By DITA DE BONI
Lion Nathan may have lost the war for Montana but it intends to keep fighting to trip rival Allied Domecq on a transaction conducted almost four months ago during the heat of battle.
It is pursuing a complaint that Montana chairman Peter Masfen and Allied had an "arrangement" on May 15, when Mr Masfen sold a parcel of 16 per cent of Montana to the British liquor concern.
The sale - conducted by Montana group adviser JBWere - was by tender and supposedly open to both Allied and Lion, but Allied scooped all the Masfen shares for $4.80 each, giving it a substantial leg-up in the stockmarket stoush.
While evidence has been submitted to the Stock Exchange standing committee - which decided the case had merit to be properly heard in October - a question hangs over tapes requested by the committee from unnamed brokers. They appear to have been wiped or lost.
Parties to the case would not comment on evidence, having signed a letter of confidentiality.
It is understood that only counsel for the parties can access the evidence provided to the committee, the same scenario that applied when Allied Domecq had the committee look into charges of defaulter securities against Lion and its broker, CSFB.
Lion is not saying what it hopes to gain by pursuing the case, set for the weekend of October 13-14. Spokesman Warwick Bryan would say only that despite the company's aborting its bid for Montana, "the rules have still been breached".
Lion is thought to be looking at a finding of defaulter securities against Allied, the same charge proved in June against Lion itself.
If Allied is found to be in default, a strict interpretation of the stock market listing rules could strip it of its entire stake in Montana.
But as Lion did not lose its entire stake for the same offence, it is unlikely such a harsh punishment would be handed down to Allied.
While Allied, Lion and Montana are named as parties in the case, documents have been requested of Mr Masfen, the Montana independent directors, JBWere, UBS Warburg and the ANZ Bank.
JBWere head Clark Perkins would not comment on proceedings when contacted yesterday, confirming only that his company had not been named as a party and expressing surprise that Lion had decided to go ahead with the hearing.
The case hinges again on the meaning of the word "transfer", as it did with Lion and CSFB, and whether arrangements made before shares are allowed to be sold or bought are binding or irrevocable, which is illegal, or "not binding", which is permitted.
When Lion was judged to be in default, it was said to have arranged "irrevocable" purchases from sellers before the starter's gun at midnight on February 8.
In the Masfen case, the issue is whether Mr Masfen unfairly favoured Allied to buy his stake and had some sort of prior arrangement with the Bristol-based liquor concern.

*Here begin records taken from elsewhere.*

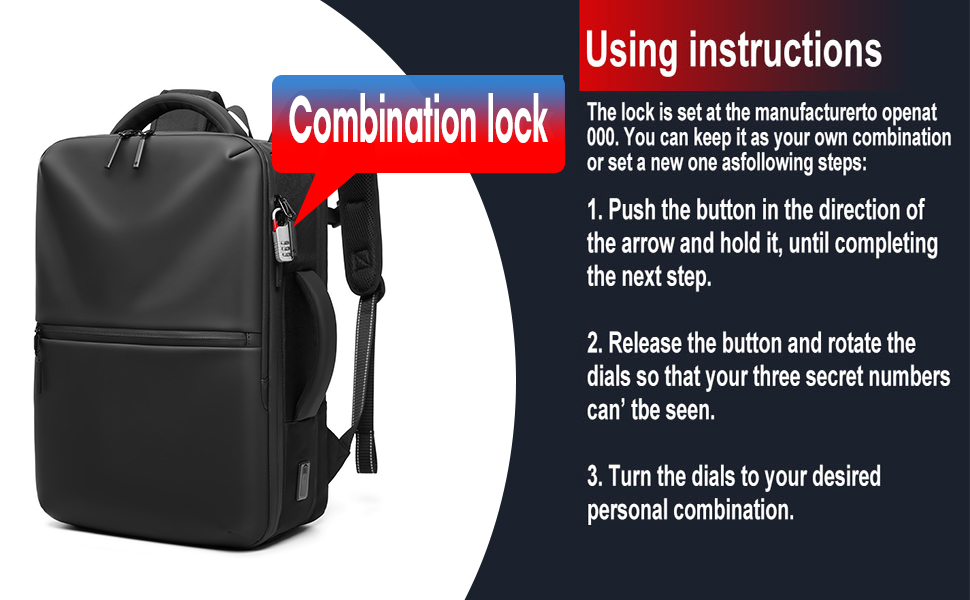 Combination lock

Using instructions

The lock is set at the manufacturerto openat 000. You can keep it as your own combination or set a new one asfollowing steps:

1. Push the button in the direction of the arrow and hold it, until completing the next step.

2. Release the button and rotate the dials so that your three secret numbers can' tbe seen.

3. Turn the dials to your desired personal combination.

Most of the shares sold by independent directors during the stoush went to Allied, and the directors have long voiced their preference for offers from the Allied camp because they were offered to everyone at the same price.
Mr Masfen was overseas yesterday - attending Apec meetings, as he was when his stake was sold to Allied in May - and was unavailable for comment.
He has previously described Lion's challenge to the sale of his shares as "mischievous".